Principale raison : la suppression, en 2018, de l’impôt de solidarité
sur la fortune (ISF), transformé en impôt sur la fortune immobilière
(IFI). Le nombre d’assujettis a fondu de 350 000 à 150 000 foyers. Une
perte de donateurs potentiels qui pouvaient, jusqu’en 2017, réduire leur
imposition de 75 % du montant de leurs dons, dans la limite de 50 000
euros, mais ne voient plus l’intérêt de le faire.
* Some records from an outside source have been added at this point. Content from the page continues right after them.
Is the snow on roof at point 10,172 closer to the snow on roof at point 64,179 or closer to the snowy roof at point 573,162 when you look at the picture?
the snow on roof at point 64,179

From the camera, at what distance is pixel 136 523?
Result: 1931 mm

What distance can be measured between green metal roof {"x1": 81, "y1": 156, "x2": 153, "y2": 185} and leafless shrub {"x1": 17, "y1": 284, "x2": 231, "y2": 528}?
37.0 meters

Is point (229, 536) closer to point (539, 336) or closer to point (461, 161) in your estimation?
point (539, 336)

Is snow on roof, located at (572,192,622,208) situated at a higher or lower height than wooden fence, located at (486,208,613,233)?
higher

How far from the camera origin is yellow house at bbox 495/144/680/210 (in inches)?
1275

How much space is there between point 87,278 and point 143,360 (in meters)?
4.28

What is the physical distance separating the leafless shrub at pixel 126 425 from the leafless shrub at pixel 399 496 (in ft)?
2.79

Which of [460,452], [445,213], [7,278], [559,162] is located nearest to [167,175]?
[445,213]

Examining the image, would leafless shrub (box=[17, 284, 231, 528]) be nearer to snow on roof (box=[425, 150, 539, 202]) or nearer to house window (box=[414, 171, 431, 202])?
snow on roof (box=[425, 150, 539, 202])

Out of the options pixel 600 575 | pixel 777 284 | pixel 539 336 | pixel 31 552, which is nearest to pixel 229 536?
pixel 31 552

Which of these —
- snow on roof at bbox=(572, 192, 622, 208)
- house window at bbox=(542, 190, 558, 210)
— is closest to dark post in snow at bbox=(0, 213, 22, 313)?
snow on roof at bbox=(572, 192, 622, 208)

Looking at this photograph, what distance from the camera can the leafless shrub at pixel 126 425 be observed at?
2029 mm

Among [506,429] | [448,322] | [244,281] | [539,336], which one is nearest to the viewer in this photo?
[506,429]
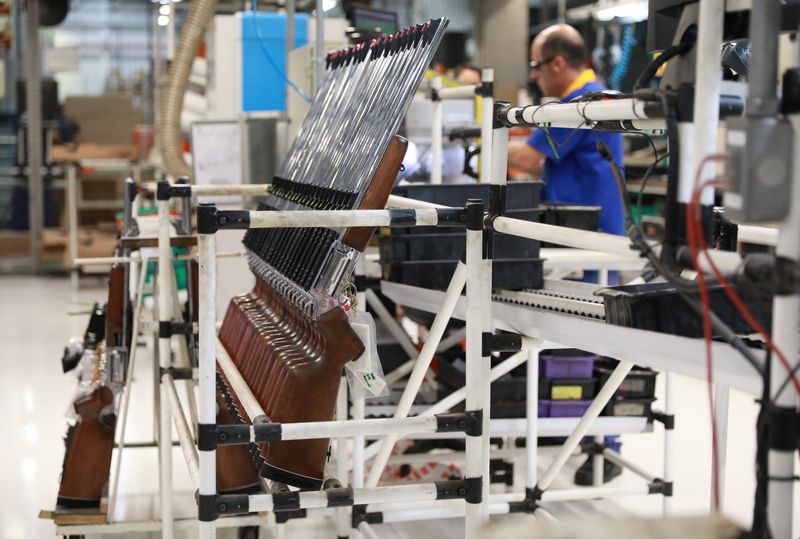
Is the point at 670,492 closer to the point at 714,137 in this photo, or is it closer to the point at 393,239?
the point at 393,239

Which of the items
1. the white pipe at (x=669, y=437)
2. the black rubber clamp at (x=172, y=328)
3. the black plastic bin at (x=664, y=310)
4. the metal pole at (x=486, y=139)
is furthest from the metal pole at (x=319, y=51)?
the black plastic bin at (x=664, y=310)

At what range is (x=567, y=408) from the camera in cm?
356

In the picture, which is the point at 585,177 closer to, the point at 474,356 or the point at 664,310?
the point at 474,356

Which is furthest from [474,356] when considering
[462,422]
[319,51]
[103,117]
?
[103,117]

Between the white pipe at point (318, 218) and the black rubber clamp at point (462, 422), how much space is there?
446 millimetres

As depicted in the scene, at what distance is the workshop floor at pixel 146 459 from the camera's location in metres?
3.70

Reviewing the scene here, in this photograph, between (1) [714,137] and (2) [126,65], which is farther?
(2) [126,65]

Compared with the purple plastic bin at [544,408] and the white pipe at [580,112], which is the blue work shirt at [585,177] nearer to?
the purple plastic bin at [544,408]

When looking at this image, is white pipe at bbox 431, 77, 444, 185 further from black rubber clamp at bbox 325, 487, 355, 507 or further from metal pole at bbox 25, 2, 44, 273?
metal pole at bbox 25, 2, 44, 273

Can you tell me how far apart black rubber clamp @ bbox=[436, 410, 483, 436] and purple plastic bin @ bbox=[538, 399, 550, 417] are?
139 cm

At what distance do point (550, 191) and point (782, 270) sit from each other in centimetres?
299

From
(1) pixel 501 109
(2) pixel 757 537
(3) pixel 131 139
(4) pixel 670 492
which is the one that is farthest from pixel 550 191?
(3) pixel 131 139

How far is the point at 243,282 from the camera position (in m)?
5.19

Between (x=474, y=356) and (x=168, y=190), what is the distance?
1.13 metres
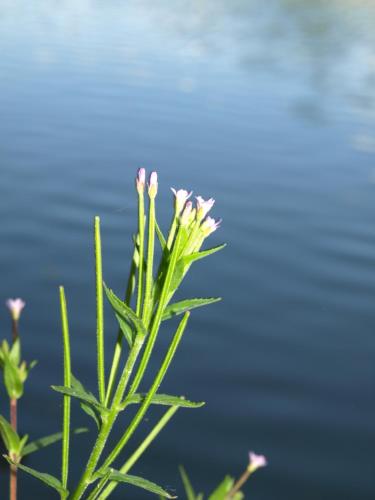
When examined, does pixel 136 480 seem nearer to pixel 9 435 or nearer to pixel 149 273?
pixel 9 435

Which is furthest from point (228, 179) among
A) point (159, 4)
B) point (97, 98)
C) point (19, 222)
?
point (159, 4)

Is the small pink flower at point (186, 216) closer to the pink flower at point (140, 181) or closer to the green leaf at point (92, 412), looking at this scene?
the pink flower at point (140, 181)

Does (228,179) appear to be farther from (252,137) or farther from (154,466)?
(154,466)

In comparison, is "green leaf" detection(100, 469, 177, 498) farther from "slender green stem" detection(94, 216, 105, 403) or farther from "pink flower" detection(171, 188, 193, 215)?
"pink flower" detection(171, 188, 193, 215)

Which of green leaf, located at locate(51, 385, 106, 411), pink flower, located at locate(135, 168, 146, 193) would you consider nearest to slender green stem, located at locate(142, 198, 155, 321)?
pink flower, located at locate(135, 168, 146, 193)

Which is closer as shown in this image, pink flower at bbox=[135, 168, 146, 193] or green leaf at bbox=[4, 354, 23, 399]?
green leaf at bbox=[4, 354, 23, 399]

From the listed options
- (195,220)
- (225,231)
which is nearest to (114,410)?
(195,220)
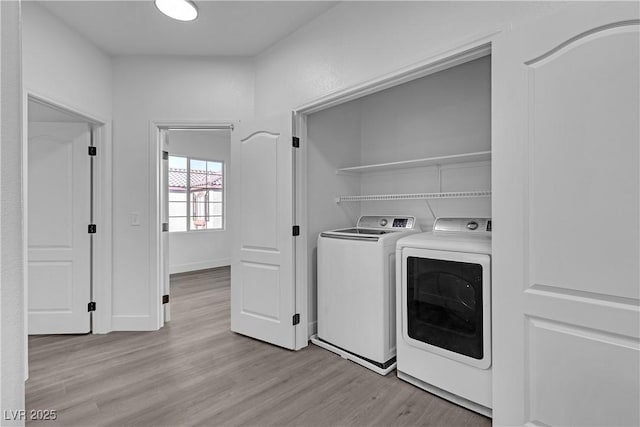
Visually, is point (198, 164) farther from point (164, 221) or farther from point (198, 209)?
A: point (164, 221)

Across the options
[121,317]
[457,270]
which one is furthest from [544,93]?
[121,317]

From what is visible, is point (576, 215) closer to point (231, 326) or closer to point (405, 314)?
point (405, 314)

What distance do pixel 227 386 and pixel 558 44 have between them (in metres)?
2.58

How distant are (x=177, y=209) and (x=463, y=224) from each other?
209 inches

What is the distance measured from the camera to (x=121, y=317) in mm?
3105

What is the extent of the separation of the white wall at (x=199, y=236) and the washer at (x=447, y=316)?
4.89m

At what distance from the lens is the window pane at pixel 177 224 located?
6000 mm

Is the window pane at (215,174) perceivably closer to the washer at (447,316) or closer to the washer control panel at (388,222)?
the washer control panel at (388,222)

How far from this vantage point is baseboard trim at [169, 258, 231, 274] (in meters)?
5.86

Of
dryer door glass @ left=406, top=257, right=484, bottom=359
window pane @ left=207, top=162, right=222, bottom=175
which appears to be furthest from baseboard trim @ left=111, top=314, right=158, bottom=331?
window pane @ left=207, top=162, right=222, bottom=175

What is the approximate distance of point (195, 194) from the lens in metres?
6.35

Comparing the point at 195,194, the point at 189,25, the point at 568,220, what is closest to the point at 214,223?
the point at 195,194

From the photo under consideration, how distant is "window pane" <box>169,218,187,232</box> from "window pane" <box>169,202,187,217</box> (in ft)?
0.32

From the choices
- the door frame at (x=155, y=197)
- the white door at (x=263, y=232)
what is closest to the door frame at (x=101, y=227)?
the door frame at (x=155, y=197)
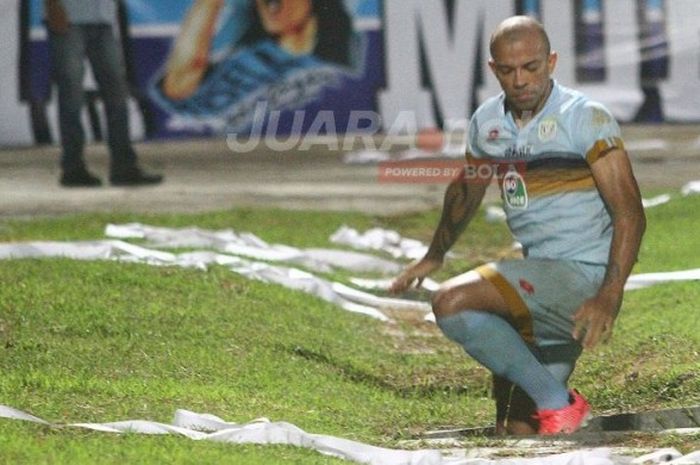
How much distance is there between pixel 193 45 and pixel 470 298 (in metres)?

La disparition de l’ISF contribue à une baisse des dons
Au 30 juin 2018, date de déclaration du patrimoine taxable, 58 % des
dons issus de cette seule source, soit 150 millions d’euros, ont ainsi
disparu. La Fondation du protestantisme, qui irrigue la trésorerie d’une
centaine d’associations, a vu se volatiliser 38 % de ses recettes par
dons, passées de 4 à 2,5 millions d’euros : « Nos donateurs fortunés
contestaient l’ISF et préféraient nous donner que le payer, reconnaît
Elsa Bouneau, directrice générale. Cet argent va manquer à des acteurs
comme l’Armée du salut ou la Cimade et à leurs actions auprès des
sans-abri et des migrants… »
La Fondation de France, qui abrite elle-même 850 organismes et fêtera,
cette année, ses 50 ans, accuse le coup. Les sommes récoltées fondent à
100 millions d’euros, en 2018, après les 140 millions d’euros de 2017,
année, il est vrai, exceptionnelle. « Il ne faut pas voir les avantages
fiscaux de l’ISF ou de l’impôt sur le revenu comme des niches, mais
plutôt comme un impôt choisi, pour la cause qui motive le donateur,
analyse Axelle Davezac, directrice générale de la Fondation de France.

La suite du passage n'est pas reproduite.